━━━ Quoted text
I personally will be happy to explain each and every aspect of this "right of self-defense" in a way which clearly and consistently resolves every one of Prof. Balkin's hypotheticals, as soon as he first defines the parameters of the even better-known "right to define for oneself the meaning of the mystery of existence."
 

Here is a comment I put up on Sandy's earlier post on the right to hunt that may be more appropriate here:


"Self defense is not limited to using a gun or a rifle. One can use his fists, elbows, knees, feet (shod or not), voice, a lamp, a book, a pike, a knife, or other material things that may be available at the time the right of self defense is employed. How about spraying mace or some other chemical? The emphasis upon guns is too convenient a political argument invoking the Second Amendment. Some of these methods of defense are more deadly than others. Of course the person using force in self defense must prove the danger, etc, that justifies the use of such force. I don't think the Constitution addresses whether or not the use of such force was justified under the circumstances. With the advent of motion pictures followed by television, we have long been visually exposed to the use of guns in self defense. Perhaps that is why the use of guns in self defense is imbedded in the discussion of the Second Amendment. Maybe it goes back to childhood games of cowboys and indians. But "arms" in the Second Amendment is not limited to guns. Yet the emphasis in Heller and post-decision discussions is upon guns, versus other "arms." In due course can we expect the use of "arms" other than guns to come into play in self defense? For example, let's take a very wealthy person fearful of his life who hires people to protect him, as part of his self defense, both at home and away from home, and how they and he might be armed for his self defense. Might the "arms" utilized in this self defense go well beyond guns? If so, then shouldn't the same, funds permitting, be available to a not so wealthy person? And how far will the concept of self defense be stretched? Is all this really a matter of the Second Amendment or of the basic laws of the states and the federal government in the protection of the citizenry?
# posted by Blogger Shag from Brookline : 7:03 AM"

Is self defense a slippery slope?
 

self defense is indeed a slippery slope shaq .. as you can easily see .. in my opening post i readily [and quite opportunistically.. i might add] extended it from applying only within the originalist interior of my home to the property boundries ..and then [since i was already at defense] into my neighbors' yard if need be ..

fully expecting..and having every faith some maven of the law here would find.. a way to incorporate my amendment to the plea if need be .. in order to encompass a defense of my potential offense in having done so ..

imo .. both "arms" and "self defense" are expandable concepts ..

some might even argue that self-defense extends even to the action of pre-emptive assault .. errr defense .. i mean ..after all .. if my neighbor informs me [or in our most modern usage ..i simply suspect] he is going to try and kill me at 5:00 .. surely the concept justifies me taking him our first at 4:59 .. [ i can give you a very big cite on this if it'll help my defense.. btw ]

and professor balkin .. you can see what coming disarmed to the forum has wrought for you ..

you have already been assaulted .. i suggest if the assaulter had suspected you were ..as i am now .. fully armed .. and have no qualms about it .. he would have thunk twice before firing that blank above ... milita or no .. eh ??
━━━━━━
• _Your tasks_:
[A] In the self-defense thread, rewrite the paragraph beginning "some might even argue" more briefly, keeping its main points.
[B] Reproduce the part of the self-defense thread that begins at the words "Is self defense a" and stops after "having done so ..".
━━━ Dataset extract
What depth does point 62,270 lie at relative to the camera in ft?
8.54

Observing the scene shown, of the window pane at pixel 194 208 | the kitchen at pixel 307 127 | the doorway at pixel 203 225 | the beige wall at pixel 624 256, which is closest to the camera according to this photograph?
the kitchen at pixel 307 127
━━━━━━
• _In response_:
[A] The writer suggests self-defense could be stretched to cover a pre-emptive assault: if a neighbor announces, or is merely suspected of planning, an attempt to kill the writer at 5:00, striking him first at 4:59 would seem justified. The writer also offers to supply a big citation in support.

[B]
Is self defense a slippery slope?
 

self defense is indeed a slippery slope shaq .. as you can easily see .. in my opening post i readily [and quite opportunistically.. i might add] extended it from applying only within the originalist interior of my home to the property boundries ..and then [since i was already at defense] into my neighbors' yard if need be ..

fully expecting..and having every faith some maven of the law here would find.. a way to incorporate my amendment to the plea if need be .. in order to encompass a defense of my potential offense in having done so ..